• **READING TEXT**
I've set myself up to be a full time workaholic whether things are left undone or not. And there will also be those loathsome danglers like itchy wool sweaters that graze against innocent flesh. All this excitement and I am just a commonplace hermit, manning the keyboard around the clock. I sit in awe that I manage to play some strange balancing act, sitting on this old roller coaster I've been riding for way too long. It's easier to stay put, hold onto the metal rails than to free fall, the body supple and relaxed, into obscurity, outside of this catacomb I built for myself like some estranged Unibomber living in a shed.

"My Mom in Medical School", Philadelphia, PA., 1962? (My father, Andrew is center. He was my mother's Anatomy Professor). She is to the left of him.


I'm untouchable really. I'm lonely and yet, I want to be alone. I want every one to call me and leave a message on my land line, tell me that they are inviting me out, tell me that they miss me so much, tell me that life hasn't been the same since I stopped coming out or never came out with them. And then I want to swim in the recognition that there is a world out there that cares about me and needs me. And then I just want to stay home, coveting all of the ego boosting affirmations on the answering machine.

"My Mom on Her Wedding Day", at my our house in New Rochelle, New York, 1981? She is 42 in this photo. She loved Calla Lillies.

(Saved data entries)
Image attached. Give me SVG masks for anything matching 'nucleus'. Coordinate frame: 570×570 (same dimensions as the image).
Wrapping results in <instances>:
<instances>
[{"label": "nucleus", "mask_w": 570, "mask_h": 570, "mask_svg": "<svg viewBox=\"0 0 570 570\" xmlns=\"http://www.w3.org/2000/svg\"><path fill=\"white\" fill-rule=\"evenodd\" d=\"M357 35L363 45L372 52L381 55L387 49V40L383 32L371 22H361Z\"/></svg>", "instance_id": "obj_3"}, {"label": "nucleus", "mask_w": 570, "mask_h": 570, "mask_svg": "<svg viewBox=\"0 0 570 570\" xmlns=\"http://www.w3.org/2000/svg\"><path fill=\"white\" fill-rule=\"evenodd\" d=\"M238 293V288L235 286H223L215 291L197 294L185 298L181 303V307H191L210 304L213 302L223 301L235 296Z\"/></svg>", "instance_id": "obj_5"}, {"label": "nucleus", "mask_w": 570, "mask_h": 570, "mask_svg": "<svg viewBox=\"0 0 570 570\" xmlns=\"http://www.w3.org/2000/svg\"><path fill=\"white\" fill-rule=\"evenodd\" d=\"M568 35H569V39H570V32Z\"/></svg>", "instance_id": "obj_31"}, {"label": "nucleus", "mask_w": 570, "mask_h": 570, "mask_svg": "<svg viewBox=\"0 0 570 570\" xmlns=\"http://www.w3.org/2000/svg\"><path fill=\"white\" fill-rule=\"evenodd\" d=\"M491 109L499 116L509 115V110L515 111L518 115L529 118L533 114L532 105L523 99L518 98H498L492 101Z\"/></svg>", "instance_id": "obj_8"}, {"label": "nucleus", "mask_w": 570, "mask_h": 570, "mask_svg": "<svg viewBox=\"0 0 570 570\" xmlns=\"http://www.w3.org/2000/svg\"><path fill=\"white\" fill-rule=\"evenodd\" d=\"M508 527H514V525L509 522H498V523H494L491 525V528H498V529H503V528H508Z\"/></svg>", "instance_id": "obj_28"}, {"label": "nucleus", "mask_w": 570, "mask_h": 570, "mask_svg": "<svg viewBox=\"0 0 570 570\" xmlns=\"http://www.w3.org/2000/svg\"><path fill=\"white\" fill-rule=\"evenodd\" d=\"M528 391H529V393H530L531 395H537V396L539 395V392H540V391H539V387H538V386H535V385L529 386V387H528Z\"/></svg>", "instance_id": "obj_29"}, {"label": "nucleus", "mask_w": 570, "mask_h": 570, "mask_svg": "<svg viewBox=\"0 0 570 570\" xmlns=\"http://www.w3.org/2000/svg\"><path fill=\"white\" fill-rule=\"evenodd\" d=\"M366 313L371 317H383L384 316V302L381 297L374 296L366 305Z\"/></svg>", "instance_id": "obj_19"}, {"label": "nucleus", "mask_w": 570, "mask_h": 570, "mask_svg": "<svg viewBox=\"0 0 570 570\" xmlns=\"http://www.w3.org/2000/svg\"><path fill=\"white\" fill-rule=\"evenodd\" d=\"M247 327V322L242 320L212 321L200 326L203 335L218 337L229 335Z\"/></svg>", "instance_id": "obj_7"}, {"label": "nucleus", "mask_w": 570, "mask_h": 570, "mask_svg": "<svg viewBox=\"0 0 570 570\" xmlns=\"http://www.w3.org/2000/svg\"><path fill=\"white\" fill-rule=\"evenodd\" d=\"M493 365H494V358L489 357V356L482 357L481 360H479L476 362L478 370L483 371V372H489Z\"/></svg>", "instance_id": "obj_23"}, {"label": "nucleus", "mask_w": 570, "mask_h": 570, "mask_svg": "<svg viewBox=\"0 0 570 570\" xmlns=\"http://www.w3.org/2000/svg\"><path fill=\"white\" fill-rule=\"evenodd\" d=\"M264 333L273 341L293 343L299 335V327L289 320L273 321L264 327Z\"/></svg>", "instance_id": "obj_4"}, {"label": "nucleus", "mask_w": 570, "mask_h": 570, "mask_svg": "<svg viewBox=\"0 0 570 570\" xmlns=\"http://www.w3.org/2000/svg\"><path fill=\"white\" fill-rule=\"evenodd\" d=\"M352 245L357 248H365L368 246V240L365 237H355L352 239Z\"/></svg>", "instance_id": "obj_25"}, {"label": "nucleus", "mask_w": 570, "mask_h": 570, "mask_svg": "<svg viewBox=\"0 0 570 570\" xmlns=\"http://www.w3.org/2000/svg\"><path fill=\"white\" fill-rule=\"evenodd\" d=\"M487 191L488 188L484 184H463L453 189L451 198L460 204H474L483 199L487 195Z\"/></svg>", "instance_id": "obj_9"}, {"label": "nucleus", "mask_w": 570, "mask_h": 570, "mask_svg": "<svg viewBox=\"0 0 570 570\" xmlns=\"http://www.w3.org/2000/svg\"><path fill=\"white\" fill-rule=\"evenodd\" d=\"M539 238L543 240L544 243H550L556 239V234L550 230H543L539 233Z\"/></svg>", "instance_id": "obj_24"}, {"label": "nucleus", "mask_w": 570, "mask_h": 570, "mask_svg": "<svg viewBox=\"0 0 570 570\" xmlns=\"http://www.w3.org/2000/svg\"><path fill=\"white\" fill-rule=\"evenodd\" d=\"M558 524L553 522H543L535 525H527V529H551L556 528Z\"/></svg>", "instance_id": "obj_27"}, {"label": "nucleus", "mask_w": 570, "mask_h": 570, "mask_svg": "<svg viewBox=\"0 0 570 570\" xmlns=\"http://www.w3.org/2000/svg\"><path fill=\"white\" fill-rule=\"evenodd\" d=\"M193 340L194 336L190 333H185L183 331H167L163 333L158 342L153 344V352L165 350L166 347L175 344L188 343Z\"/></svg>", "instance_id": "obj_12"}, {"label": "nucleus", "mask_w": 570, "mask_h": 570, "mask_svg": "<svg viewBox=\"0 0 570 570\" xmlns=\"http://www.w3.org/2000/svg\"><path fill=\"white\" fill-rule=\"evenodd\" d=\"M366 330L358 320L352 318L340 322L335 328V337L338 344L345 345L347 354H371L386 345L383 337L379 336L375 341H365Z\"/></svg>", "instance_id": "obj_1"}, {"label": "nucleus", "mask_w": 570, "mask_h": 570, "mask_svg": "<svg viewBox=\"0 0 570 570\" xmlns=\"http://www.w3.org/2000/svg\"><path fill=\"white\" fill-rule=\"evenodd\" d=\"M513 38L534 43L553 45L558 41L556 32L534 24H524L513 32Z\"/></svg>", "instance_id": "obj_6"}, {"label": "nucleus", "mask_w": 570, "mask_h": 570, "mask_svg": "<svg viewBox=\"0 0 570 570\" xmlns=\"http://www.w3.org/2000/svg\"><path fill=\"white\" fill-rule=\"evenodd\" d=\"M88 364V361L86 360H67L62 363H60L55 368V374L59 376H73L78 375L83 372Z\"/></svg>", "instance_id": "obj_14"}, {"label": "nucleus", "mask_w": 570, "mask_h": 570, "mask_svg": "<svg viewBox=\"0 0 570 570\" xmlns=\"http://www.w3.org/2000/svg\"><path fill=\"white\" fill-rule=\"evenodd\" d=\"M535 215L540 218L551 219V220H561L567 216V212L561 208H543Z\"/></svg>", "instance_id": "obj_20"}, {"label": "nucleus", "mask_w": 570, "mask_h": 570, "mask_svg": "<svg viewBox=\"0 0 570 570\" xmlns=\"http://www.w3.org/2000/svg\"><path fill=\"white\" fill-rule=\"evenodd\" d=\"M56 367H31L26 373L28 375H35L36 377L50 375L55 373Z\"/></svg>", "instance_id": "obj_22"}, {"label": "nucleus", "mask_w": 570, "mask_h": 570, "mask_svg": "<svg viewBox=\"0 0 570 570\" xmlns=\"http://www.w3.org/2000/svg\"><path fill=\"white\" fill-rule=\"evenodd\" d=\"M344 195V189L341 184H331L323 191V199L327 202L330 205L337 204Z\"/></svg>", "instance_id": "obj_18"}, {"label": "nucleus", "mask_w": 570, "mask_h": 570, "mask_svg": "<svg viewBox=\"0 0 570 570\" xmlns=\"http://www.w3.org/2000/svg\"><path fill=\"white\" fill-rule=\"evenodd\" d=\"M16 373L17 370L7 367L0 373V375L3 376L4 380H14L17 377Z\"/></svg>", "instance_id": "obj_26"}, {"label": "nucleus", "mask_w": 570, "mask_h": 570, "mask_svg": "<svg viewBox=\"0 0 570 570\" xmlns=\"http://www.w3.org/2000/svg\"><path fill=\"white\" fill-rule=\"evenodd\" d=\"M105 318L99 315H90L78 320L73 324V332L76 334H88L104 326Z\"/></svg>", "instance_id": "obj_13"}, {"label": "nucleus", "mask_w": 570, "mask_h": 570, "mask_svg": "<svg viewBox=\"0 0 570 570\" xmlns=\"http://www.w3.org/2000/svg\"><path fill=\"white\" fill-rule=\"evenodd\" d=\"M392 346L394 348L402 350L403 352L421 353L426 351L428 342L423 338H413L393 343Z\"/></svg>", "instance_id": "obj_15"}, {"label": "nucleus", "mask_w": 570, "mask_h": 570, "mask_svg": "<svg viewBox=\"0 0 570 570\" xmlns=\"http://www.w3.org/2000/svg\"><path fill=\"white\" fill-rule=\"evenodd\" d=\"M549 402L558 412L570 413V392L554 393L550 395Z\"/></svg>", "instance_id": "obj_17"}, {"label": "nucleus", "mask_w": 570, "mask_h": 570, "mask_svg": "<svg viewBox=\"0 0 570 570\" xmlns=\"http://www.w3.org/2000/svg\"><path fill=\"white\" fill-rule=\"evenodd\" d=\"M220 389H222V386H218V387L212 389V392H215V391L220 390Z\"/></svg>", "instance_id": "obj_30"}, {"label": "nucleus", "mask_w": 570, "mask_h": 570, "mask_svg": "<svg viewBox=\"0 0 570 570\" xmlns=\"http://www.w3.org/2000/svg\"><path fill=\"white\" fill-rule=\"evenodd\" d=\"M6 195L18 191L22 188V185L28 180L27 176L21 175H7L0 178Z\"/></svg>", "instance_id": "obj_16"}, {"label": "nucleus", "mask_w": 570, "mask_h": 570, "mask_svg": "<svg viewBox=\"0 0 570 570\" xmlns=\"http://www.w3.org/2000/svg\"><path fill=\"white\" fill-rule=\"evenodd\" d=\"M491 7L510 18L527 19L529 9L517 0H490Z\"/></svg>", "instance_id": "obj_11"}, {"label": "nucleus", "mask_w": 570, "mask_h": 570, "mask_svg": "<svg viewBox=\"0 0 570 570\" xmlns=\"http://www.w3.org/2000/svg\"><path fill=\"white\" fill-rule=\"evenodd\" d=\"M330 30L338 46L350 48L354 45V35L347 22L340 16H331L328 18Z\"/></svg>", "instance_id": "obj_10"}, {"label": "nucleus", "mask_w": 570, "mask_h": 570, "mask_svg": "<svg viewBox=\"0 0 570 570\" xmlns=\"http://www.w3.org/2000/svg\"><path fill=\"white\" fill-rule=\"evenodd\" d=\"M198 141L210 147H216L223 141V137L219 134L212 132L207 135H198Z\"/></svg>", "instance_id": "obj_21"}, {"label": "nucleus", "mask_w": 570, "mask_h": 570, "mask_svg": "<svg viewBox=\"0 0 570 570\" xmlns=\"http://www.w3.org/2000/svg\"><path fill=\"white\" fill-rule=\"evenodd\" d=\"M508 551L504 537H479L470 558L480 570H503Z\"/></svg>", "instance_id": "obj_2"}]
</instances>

• **WORK INSTRUCTIONS**
a. In the personal essay, reproduce word for word the stretch from "I'm untouchable really." through "loved Calla Lillies.".
b. Carry the personal essay forward from the point where it stops.

• **EXPECTED RESULTS**
a.
I'm untouchable really. I'm lonely and yet, I want to be alone. I want every one to call me and leave a message on my land line, tell me that they are inviting me out, tell me that they miss me so much, tell me that life hasn't been the same since I stopped coming out or never came out with them. And then I want to swim in the recognition that there is a world out there that cares about me and needs me. And then I just want to stay home, coveting all of the ego boosting affirmations on the answering machine.

"My Mom on Her Wedding Day", at my our house in New Rochelle, New York, 1981? She is 42 in this photo. She loved Calla Lillies.

b.
In the top image, she is dancing with a family friend, Nate at her wedding party reception. She has had too much to drink. I love this photo of her because it really shows her for the hungry child she really was.

I'm blasting a Tori Amos album right now. I feel like an adolescent milking every bit of pain with a pop song. My esophagus locks in as tight as a Pit Bull's bite.

I try to feel it and know it more than I can remember or touch it, more than the tightness in my chest. Instead every blow is accentuated with a shrill while a melancholic finger piano strikes irony.

This week one of my interns voiced his opinion. I'm disorganized. I know that. Welcome to my daily struggle and my nightmare. I never intended to push anyone in the paper pit with me.
"My Mother, My Greatgrandparents Lichtenstein and My Sister Eliza", 1963.


I live in chaos of to do lists scribbled on backs of envelopes, in 3 different binders, on my mirror, stickies posted to my computer, typed in 3 different programs. I'm multitasking like everyone else I know out there except I feel like I'm not keeping up with my side of the bargain.

"I know I have a problem", I said. "I've been trying to change this for a long time. I'm very right brained for better or worse". I started to sob and tears filled my eyes.

I try to explain that being overly creative and unfocused and having a mind that is firing off at all times with new ideas is the good part of this attention deficit, not only a defect. It sounds cutesy and like I am genetically flawed at no fault of my own. It sounds like I am some sort of spectacular idiot savant; some kind of "take the good with the worst of me."

I know the facts:

I have no recourse except years of counseling.

If it were as simple as pure genetics, all those pills I ingest might actually be more effective.

I am running as fast as I can.

I think that he already knows this.

By the end of our meeting, I can see that he too is very upset. Malaise and nausea on the high seas can be infectious.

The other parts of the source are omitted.